§ Short exercise
Copy every one of the following records word for word.

>> begin Records to use

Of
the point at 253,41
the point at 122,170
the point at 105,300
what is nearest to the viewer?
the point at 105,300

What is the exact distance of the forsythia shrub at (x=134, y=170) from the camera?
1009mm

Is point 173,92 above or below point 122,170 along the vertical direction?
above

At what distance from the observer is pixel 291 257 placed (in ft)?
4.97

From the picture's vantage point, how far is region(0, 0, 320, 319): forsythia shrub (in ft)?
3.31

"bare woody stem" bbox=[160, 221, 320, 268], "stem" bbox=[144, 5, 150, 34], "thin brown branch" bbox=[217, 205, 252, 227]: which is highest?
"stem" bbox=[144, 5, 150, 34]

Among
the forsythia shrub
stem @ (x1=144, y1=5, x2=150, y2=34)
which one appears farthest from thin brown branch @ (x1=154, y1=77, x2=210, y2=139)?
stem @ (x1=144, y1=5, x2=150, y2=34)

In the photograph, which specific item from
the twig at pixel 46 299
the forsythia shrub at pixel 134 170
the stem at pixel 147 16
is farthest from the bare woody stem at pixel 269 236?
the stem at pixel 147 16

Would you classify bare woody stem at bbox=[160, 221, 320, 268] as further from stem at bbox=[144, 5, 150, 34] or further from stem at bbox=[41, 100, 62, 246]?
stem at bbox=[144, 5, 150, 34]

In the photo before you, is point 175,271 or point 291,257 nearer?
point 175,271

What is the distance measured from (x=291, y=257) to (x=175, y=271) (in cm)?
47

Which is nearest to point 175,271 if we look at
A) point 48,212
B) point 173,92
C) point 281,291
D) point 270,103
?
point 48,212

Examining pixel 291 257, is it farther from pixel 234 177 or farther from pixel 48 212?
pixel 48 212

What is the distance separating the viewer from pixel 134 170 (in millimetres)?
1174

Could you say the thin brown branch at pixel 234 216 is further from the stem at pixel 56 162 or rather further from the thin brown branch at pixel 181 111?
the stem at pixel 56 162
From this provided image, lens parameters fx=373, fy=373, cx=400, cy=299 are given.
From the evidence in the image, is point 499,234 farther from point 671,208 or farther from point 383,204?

>> end Records to use

§ Result below
Of
the point at 253,41
the point at 122,170
the point at 105,300
what is nearest to the viewer?
the point at 105,300

What is the exact distance of the forsythia shrub at (x=134, y=170) from the camera?
1009mm

Is point 173,92 above or below point 122,170 along the vertical direction?
above

At what distance from the observer is pixel 291 257 placed (in ft)?
4.97

From the picture's vantage point, how far is region(0, 0, 320, 319): forsythia shrub (in ft)?
3.31

"bare woody stem" bbox=[160, 221, 320, 268], "stem" bbox=[144, 5, 150, 34], "thin brown branch" bbox=[217, 205, 252, 227]: which is highest?
"stem" bbox=[144, 5, 150, 34]

Among
the forsythia shrub
stem @ (x1=144, y1=5, x2=150, y2=34)
which one appears farthest from thin brown branch @ (x1=154, y1=77, x2=210, y2=139)?
stem @ (x1=144, y1=5, x2=150, y2=34)

In the photograph, which specific item from
the twig at pixel 46 299
the forsythia shrub at pixel 134 170
the stem at pixel 147 16
is farthest from the bare woody stem at pixel 269 236?
the stem at pixel 147 16

Would you classify bare woody stem at bbox=[160, 221, 320, 268] as further from stem at bbox=[144, 5, 150, 34] or further from stem at bbox=[41, 100, 62, 246]?
stem at bbox=[144, 5, 150, 34]

In the photo before you, is point 175,271 or point 291,257 nearer?
point 175,271

What is the distance measured from (x=291, y=257) to (x=175, y=271) (in cm)?
47

Which is nearest to point 175,271 if we look at
A) point 48,212
B) point 173,92
C) point 281,291
D) point 270,103
?
point 48,212

Examining pixel 291 257, is it farther from pixel 234 177 or farther from pixel 48 212?
pixel 48 212

What is the distance separating the viewer from pixel 134 170 (in millimetres)?
1174

Could you say the thin brown branch at pixel 234 216 is further from the stem at pixel 56 162 or rather further from the thin brown branch at pixel 181 111?
the stem at pixel 56 162
From this provided image, lens parameters fx=373, fy=373, cx=400, cy=299 are given.
From the evidence in the image, is point 499,234 farther from point 671,208 or farther from point 383,204?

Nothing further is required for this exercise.